Integration by Parts is a powerful technique used to evaluate integrals of products of functions. It's especially handy when one of the functions simplifies upon differentiation, while the other is easy to integrate. The formula for Integration by Parts is: \[ \int u \, dv = uv - \int v \, du \]where:

• \(u\) is a function that becomes simpler upon differentiation.
• \(dv\) is a function where its antiderivative \(v\) can be easily calculated.

In the exercise, we used \(u = x^2\) and \(dv = \cos(nx) dx\) because differentiating \(x^2\) yields \(2x\), simplifying the problem. Integrating \(\cos(nx)\) gives \(\frac{1}{n} \sin(nx)\). By substituting these into the integration by parts formula, we begin the process of solving the integral analytically.

When dealing with integrals involving trigonometric functions, various strategies can be implemented. Trigonometric Integration involves specific techniques or identities that simplify the process. Integration of functions such as \(\sin(nx)\) and \(\cos(nx)\) often appear in many problems and leveraging their properties is crucial.In the current problem, trigonometric identities come into play. The integral of sine and cosine over certain symmetric intervals can be zero, as these functions exhibit particular symmetric properties. For instance, integrating \(\sin(nx)\) over \(-\pi\) to \(\pi\) results in zero because the integral of a full period wave on symmetric limits cancels out the positive and negative parts. Understanding these principles helps in simplifying the integration process, as shown in the exercise where terms involving \(\sin(nx)\) became zero.

Understanding the properties of even and odd functions greatly aids in integration problems, especially over symmetric intervals. A function \(f(x)\) is considered even if it satisfies \(f(-x) = f(x)\) and it's odd if \(f(-x) = -f(x)\). These properties offer powerful shortcuts during integration.In our exercise:

• The function \(x^2\) is even because \(x^2 = (-x)^2\).
• The function \(\sin(nx)\) is odd since \(\sin(-nx) = -\sin(nx)\).
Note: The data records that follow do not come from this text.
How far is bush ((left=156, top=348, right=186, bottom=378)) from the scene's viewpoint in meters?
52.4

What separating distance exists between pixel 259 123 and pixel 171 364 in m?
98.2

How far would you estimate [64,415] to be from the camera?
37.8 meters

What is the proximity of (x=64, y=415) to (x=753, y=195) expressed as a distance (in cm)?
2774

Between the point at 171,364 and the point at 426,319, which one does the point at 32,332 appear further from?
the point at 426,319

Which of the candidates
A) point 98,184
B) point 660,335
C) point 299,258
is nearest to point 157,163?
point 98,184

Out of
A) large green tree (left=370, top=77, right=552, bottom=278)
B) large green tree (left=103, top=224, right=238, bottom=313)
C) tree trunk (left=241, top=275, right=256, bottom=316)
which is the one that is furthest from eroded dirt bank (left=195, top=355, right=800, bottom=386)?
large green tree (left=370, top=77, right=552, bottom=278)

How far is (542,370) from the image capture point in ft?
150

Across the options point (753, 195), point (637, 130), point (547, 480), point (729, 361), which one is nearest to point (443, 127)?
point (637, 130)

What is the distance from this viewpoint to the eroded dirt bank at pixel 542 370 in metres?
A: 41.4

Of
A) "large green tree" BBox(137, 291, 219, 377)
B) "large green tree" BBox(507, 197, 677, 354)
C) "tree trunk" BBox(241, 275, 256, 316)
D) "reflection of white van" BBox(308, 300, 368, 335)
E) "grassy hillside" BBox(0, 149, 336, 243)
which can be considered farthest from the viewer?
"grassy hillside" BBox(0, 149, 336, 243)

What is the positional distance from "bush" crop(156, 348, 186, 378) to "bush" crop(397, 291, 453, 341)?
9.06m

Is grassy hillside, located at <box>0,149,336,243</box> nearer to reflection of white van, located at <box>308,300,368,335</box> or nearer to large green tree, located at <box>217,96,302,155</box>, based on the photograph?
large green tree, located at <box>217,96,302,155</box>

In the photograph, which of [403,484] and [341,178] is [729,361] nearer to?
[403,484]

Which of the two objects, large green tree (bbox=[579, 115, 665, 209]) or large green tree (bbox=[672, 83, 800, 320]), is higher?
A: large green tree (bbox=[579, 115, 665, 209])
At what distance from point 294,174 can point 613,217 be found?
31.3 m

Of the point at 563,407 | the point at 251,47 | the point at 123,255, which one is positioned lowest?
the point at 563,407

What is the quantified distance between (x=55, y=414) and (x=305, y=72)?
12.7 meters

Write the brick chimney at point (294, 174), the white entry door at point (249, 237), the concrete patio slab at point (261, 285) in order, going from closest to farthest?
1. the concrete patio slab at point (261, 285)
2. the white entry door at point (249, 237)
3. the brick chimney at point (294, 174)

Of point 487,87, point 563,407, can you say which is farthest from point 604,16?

The product \(x^2 \sin(nx)\) becomes an odd function. When integrating an odd function over a symmetric interval like \(-\pi\) to \(\pi\), the integral is zero. This concept simplifies the computation since it eliminates terms that might appear complex to integrate directly.

Symmetric Interval Integration is a technique that takes advantage of the symmetry of the limits of integration, commonly used when the interval is of the form \([-a, a]\). This type of integration taps into the properties of even and odd functions.In the exercise, when we see the limits \(-\pi\) to \(\pi\), it signals an opportunity to apply symmetric interval properties:

• If a function is odd (like \(x^2 \sin(nx)\)), the integral over a symmetric interval is zero.
• Even functions, on the other hand, would yield a non-zero integral over such intervals.

Leveraging these characteristics allows us to quickly dismiss unnecessary calculations and reach the integral’s final value efficiently.